ABOUT THIS EXERCISE:
From the post below about personal technology use at work, reproduce the passage between "This is the" and "means lost lives.", inclusive.

#### TEXT

Posted by K Krasnow Waterman on Tue, Sep 16, 2008 @ 11:09 AM

Tags: technology for lawyers, knowledge discovery for litigation, technology for business managers, law about technology, public policy, eDiscovery

Train wreck caused by text messaging?  Multiple news reports have raised the possibility that the conductor of a Los Angeles train was sending text messages just before the train crashed and many were killed.  The questions under investigation are whether this is true and whether the conductor was distracted by it when he should have seen red light signals indicating the hazard ahead. 

This is the saddest outcome of an issue I, and others, have been raising for years.  The use of technology for non-work activities has pervaded the work environment to the extent that it is impacting work performance.  The obvious problem is lost revenue and reduced profits to the employer, but sometimes it correlates to increased liability.  If true in this case, it means lost lives. 

If the shopclerk with an mp3 player or cellphone in the ear is too distracted to answer  questions accurately or make correct change, what makes me think my car mechanic, stock broker, or doctor's lab technician isn't?  In 2006, eDiscovery companies were estimating that one quarter to one third of all emails flowing through a corporation were personal email. At the time, I wrote about the thousands of football and fantasy football gambling emails that had passed through Enron.  I also wrote about the dirty jokes, hook ups, and other sex emails there.

It's getting technically easier to discover that people aren't really working when they claim to be. This summer before lecturing at a state bar convenion, I stood in the back of the large hall and observed what people were doing.  I explained the ways I could prove that they had been using their  laptops, blackberries, and iphones to shop on the web, play video poker, and text friends and family.  I explained how, In the not-to-distant-future, these activities will probably void the professional certification credit they thought they were earning by being present but not paying attention.

This week's train wreck brings more attention to the debate about just how much people's attention is diverted and what the consequences can be.  At a New York panel discussion last fall, a group of senior financial industry compliance managers uniformly said they weren't concerned about personal web, email, and phone use at work.  Perhaps they ought to be.

########
#### RECORD EXCERPTS

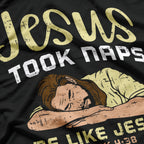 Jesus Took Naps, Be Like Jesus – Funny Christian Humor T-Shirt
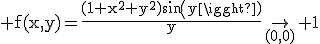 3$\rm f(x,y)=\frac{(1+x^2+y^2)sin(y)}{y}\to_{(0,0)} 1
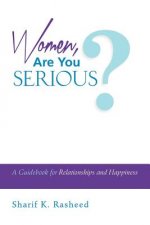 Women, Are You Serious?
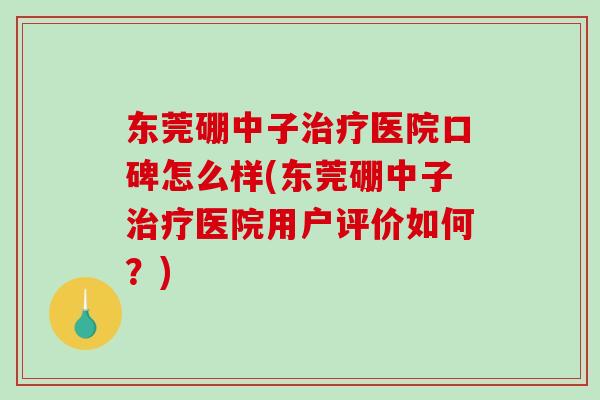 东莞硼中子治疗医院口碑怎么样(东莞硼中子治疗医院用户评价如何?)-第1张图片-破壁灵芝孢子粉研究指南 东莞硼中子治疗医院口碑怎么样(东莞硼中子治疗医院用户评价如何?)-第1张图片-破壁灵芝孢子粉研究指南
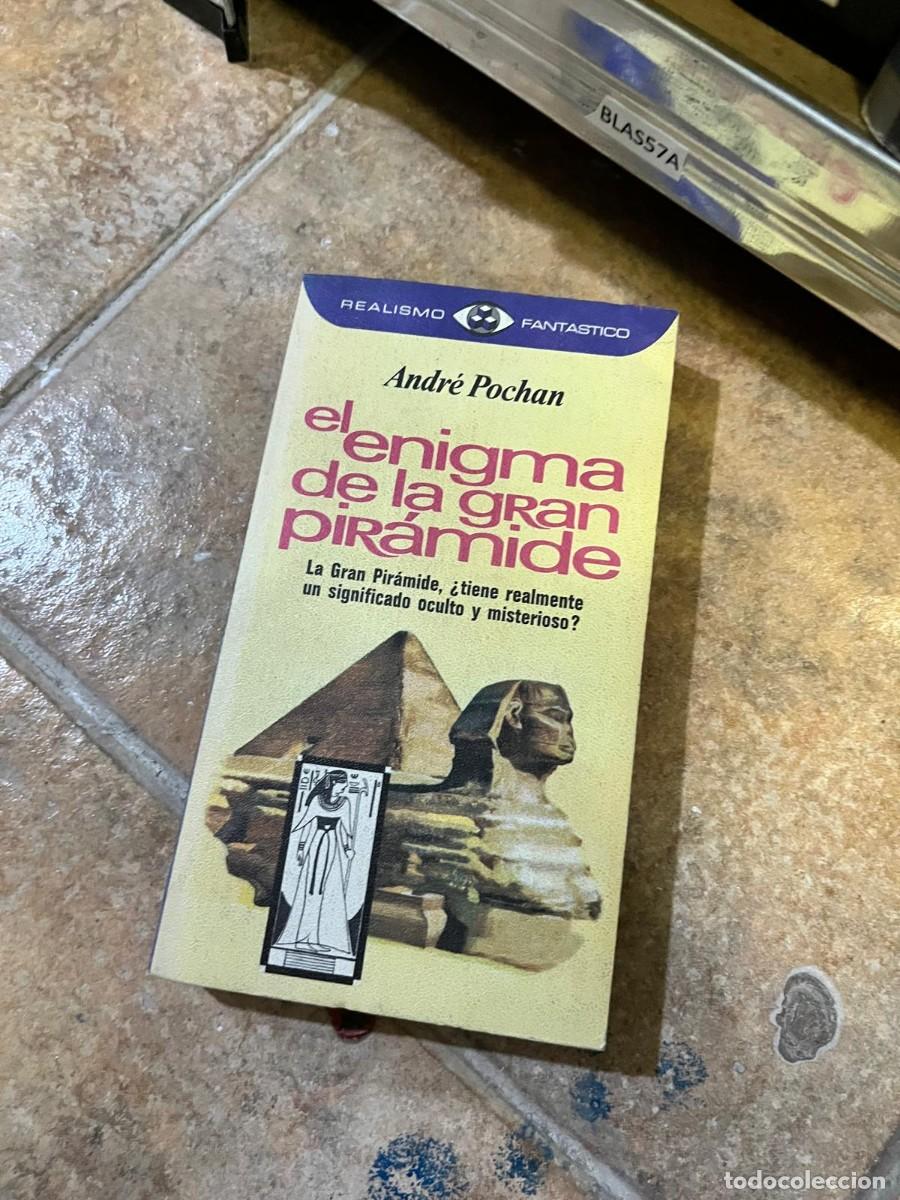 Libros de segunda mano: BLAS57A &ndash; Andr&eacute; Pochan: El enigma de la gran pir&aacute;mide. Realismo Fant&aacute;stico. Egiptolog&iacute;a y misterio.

########
#### RECORD EXCERPTS

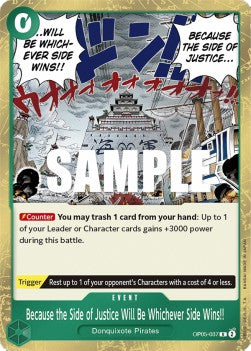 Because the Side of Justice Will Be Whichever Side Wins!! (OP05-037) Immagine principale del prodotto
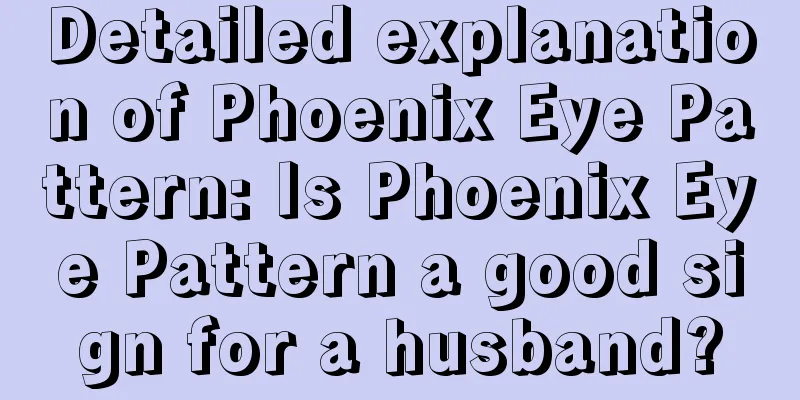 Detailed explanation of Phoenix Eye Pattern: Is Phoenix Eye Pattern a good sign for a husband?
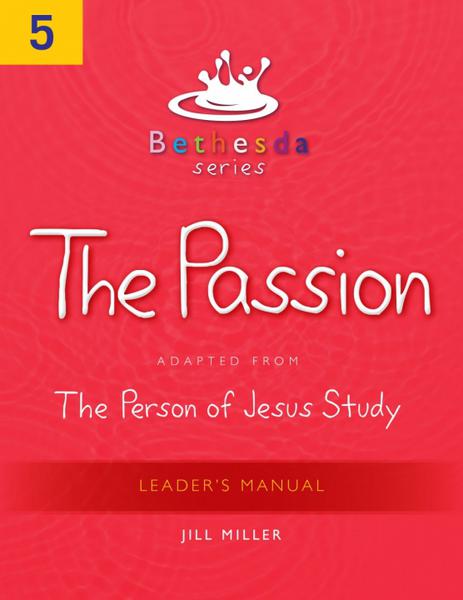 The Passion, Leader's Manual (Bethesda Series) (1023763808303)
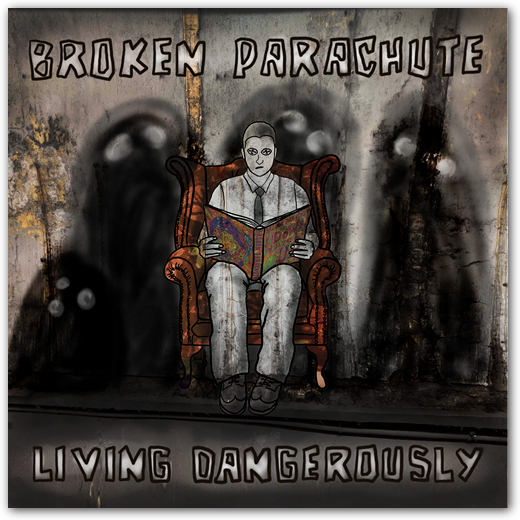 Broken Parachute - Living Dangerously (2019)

########

REPLY:
This is the saddest outcome of an issue I, and others, have been raising for years.  The use of technology for non-work activities has pervaded the work environment to the extent that it is impacting work performance.  The obvious problem is lost revenue and reduced profits to the employer, but sometimes it correlates to increased liability.  If true in this case, it means lost lives.